_WHAT NEEDS TO BE DONE_
Repeat exactly, and only, the lines from the line containing "Which seems right: dense" through the last line of the records below, including both.

Scene-based spatial questions:
start

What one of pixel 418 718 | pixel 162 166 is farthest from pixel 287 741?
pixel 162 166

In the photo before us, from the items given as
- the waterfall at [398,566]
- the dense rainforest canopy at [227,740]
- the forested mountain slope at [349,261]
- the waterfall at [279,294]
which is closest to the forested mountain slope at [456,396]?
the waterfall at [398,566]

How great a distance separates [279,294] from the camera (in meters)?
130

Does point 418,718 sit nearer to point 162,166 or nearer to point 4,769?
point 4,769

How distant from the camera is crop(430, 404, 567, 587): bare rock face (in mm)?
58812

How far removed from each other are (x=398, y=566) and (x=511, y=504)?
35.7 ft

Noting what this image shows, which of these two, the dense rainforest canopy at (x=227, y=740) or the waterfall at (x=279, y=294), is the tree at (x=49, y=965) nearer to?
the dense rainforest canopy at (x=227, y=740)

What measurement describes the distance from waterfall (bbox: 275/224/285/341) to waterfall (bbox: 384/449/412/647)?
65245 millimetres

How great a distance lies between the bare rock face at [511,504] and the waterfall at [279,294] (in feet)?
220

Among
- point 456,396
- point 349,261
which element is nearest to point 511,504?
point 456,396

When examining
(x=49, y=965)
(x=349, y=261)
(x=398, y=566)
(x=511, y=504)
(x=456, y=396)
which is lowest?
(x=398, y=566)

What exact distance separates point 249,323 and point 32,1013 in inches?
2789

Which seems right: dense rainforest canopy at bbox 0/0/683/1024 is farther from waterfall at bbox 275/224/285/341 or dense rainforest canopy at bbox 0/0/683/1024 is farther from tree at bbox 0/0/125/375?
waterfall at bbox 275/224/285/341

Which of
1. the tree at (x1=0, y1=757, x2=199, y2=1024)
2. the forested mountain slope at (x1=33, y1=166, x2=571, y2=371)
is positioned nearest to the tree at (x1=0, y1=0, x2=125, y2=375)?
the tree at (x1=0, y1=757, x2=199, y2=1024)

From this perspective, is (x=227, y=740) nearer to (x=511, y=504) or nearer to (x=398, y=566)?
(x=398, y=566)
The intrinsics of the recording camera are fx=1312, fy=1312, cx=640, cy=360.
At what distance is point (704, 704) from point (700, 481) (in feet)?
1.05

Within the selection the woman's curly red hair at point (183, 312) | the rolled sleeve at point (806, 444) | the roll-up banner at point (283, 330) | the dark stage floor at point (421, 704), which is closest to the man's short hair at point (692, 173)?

end

_EXERCISE OUTPUT_
Which seems right: dense rainforest canopy at bbox 0/0/683/1024 is farther from waterfall at bbox 275/224/285/341 or dense rainforest canopy at bbox 0/0/683/1024 is farther from tree at bbox 0/0/125/375?
waterfall at bbox 275/224/285/341

Which of
1. the tree at (x1=0, y1=757, x2=199, y2=1024)
2. the forested mountain slope at (x1=33, y1=166, x2=571, y2=371)
is positioned nearest to the tree at (x1=0, y1=0, x2=125, y2=375)?
the tree at (x1=0, y1=757, x2=199, y2=1024)

From this perspective, is (x=227, y=740) nearer to (x=511, y=504) or nearer to (x=398, y=566)?
(x=398, y=566)
The intrinsics of the recording camera are fx=1312, fy=1312, cx=640, cy=360.
At what distance is point (704, 704) from point (700, 481) (in feet)?
1.05

Within the selection the woman's curly red hair at point (183, 312) | the rolled sleeve at point (806, 444) | the roll-up banner at point (283, 330) | the dark stage floor at point (421, 704), which is closest to the man's short hair at point (692, 173)?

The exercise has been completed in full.